EXERCISE AIM:
Revise the items below so that "camera" reads "viewer" wherever it appears, changing nothing else, and leave the pictures out of your reply.
----
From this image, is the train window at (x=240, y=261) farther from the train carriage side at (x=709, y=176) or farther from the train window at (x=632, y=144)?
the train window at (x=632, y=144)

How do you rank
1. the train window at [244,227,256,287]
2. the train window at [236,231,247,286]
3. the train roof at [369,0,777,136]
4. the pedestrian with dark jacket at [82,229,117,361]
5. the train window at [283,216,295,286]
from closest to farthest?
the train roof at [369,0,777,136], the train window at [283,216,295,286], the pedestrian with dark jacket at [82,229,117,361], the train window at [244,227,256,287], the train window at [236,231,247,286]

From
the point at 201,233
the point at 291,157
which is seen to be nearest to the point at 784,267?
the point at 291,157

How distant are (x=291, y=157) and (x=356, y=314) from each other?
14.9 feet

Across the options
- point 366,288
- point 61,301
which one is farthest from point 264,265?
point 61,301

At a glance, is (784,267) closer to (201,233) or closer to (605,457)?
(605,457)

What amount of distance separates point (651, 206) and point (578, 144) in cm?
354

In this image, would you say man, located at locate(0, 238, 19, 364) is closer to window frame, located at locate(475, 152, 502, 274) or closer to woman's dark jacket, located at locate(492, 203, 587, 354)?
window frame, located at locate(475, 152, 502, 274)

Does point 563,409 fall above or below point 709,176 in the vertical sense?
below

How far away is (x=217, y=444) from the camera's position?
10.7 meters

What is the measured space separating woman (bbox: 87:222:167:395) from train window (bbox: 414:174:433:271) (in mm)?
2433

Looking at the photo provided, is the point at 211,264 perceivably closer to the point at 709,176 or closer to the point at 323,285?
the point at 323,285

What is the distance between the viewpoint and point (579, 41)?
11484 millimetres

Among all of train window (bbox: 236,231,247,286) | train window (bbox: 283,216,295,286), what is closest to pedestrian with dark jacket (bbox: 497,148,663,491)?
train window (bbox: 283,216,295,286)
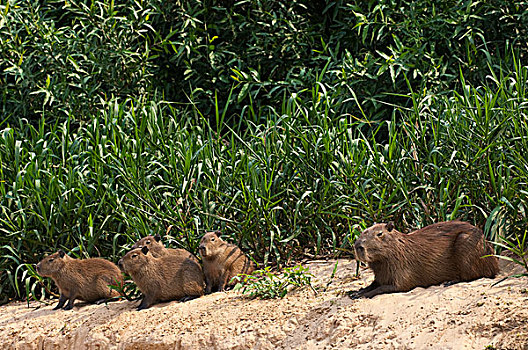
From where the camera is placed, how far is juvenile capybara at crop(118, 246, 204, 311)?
17.1 ft

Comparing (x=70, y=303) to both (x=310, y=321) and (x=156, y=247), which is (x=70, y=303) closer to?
(x=156, y=247)

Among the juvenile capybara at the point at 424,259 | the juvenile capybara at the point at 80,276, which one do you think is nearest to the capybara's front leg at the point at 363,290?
the juvenile capybara at the point at 424,259

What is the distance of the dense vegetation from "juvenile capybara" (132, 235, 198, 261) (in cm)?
29

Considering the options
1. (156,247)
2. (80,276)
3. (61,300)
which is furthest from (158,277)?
(61,300)

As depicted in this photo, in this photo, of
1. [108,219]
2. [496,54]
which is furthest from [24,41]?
[496,54]

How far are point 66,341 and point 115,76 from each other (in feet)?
14.2

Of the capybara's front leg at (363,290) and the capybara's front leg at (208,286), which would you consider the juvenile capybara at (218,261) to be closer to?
the capybara's front leg at (208,286)

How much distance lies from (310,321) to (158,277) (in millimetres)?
1344

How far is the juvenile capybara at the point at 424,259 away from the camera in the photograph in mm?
4426

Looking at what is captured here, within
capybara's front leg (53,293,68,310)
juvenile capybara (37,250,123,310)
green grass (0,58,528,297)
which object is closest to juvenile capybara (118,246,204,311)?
juvenile capybara (37,250,123,310)

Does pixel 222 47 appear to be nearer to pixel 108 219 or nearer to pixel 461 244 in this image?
pixel 108 219

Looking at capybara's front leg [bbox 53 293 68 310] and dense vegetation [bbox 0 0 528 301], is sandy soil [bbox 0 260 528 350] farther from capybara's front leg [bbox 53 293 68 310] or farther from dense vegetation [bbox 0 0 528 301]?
dense vegetation [bbox 0 0 528 301]

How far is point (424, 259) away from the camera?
14.7 ft

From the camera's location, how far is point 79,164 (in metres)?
----
FINISHED EXERCISE:
From this image, is the train window at (x=240, y=261) farther from the train carriage side at (x=709, y=176) or farther from the train window at (x=632, y=144)?
the train window at (x=632, y=144)

How do you rank
1. the train window at [244,227,256,287]
2. the train window at [236,231,247,286]
3. the train roof at [369,0,777,136]
4. the pedestrian with dark jacket at [82,229,117,361]
5. the train window at [283,216,295,286]
from closest to farthest?
the train roof at [369,0,777,136], the train window at [283,216,295,286], the pedestrian with dark jacket at [82,229,117,361], the train window at [244,227,256,287], the train window at [236,231,247,286]

From
the point at 201,233
the point at 291,157
which is seen to be nearest to the point at 784,267?
the point at 291,157

How distant are (x=291, y=157) and (x=356, y=314) from each other?
14.9 feet

Across the options
- point 366,288
- point 61,301
which one is farthest from point 264,265?
point 61,301

At a glance, is (784,267) closer to (201,233) or closer to (605,457)?
(605,457)

What amount of distance separates point (651, 206) and point (578, 144) in cm?
354

In this image, would you say man, located at locate(0, 238, 19, 364) is closer to window frame, located at locate(475, 152, 502, 274) or closer to woman's dark jacket, located at locate(492, 203, 587, 354)?
window frame, located at locate(475, 152, 502, 274)

Does point 563,409 fall above or below point 709,176 in the vertical sense?
below

How far away is (x=217, y=444) from the viewer's position?
10.7 meters

What is the measured space separating woman (bbox: 87:222:167:395) from train window (bbox: 414:174:433:271) (in mm)?
2433

Looking at the photo provided, is the point at 211,264 perceivably closer to the point at 709,176 or closer to the point at 323,285?
the point at 323,285

What is the distance between the viewpoint and point (579, 41)?
11484 millimetres

Among all of train window (bbox: 236,231,247,286) | train window (bbox: 283,216,295,286), what is closest to pedestrian with dark jacket (bbox: 497,148,663,491)?
train window (bbox: 283,216,295,286)
From where the viewer is placed, how far is juvenile capybara at crop(118, 246, 204, 311)?
17.1 ft

Comparing (x=70, y=303) to both (x=310, y=321) and (x=156, y=247), which is (x=70, y=303) closer to?
(x=156, y=247)

Among the juvenile capybara at the point at 424,259 | the juvenile capybara at the point at 80,276, which one do you think is nearest to the capybara's front leg at the point at 363,290?
the juvenile capybara at the point at 424,259

What is the distance of the dense vegetation from "juvenile capybara" (132, 235, 198, 261) (in cm)?
29

Considering the options
1. (156,247)
2. (80,276)
3. (61,300)
which is furthest from (158,277)?
(61,300)

As depicted in this photo, in this photo, of
1. [108,219]
2. [496,54]
which is furthest from [24,41]?
[496,54]

How far are point 66,341 and point 115,76 from each other (in feet)?
14.2

Of the capybara's front leg at (363,290) and the capybara's front leg at (208,286), which would you consider the juvenile capybara at (218,261) to be closer to?
the capybara's front leg at (208,286)

How much distance lies from (310,321) to (158,277) (in millimetres)?
1344

How far is the juvenile capybara at the point at 424,259 away from the viewer in the photograph in mm?
4426

Looking at what is captured here, within
capybara's front leg (53,293,68,310)
juvenile capybara (37,250,123,310)
green grass (0,58,528,297)
which object is closest to juvenile capybara (118,246,204,311)?
juvenile capybara (37,250,123,310)

Does pixel 222 47 appear to be nearer to pixel 108 219 or nearer to pixel 461 244 in this image?
pixel 108 219

Looking at capybara's front leg [bbox 53 293 68 310] and dense vegetation [bbox 0 0 528 301], is sandy soil [bbox 0 260 528 350] farther from capybara's front leg [bbox 53 293 68 310] or farther from dense vegetation [bbox 0 0 528 301]?
dense vegetation [bbox 0 0 528 301]

How far is point (424, 259) away from the viewer?
14.7 ft

From the viewer's location, how far is point 79,164 (in metres)?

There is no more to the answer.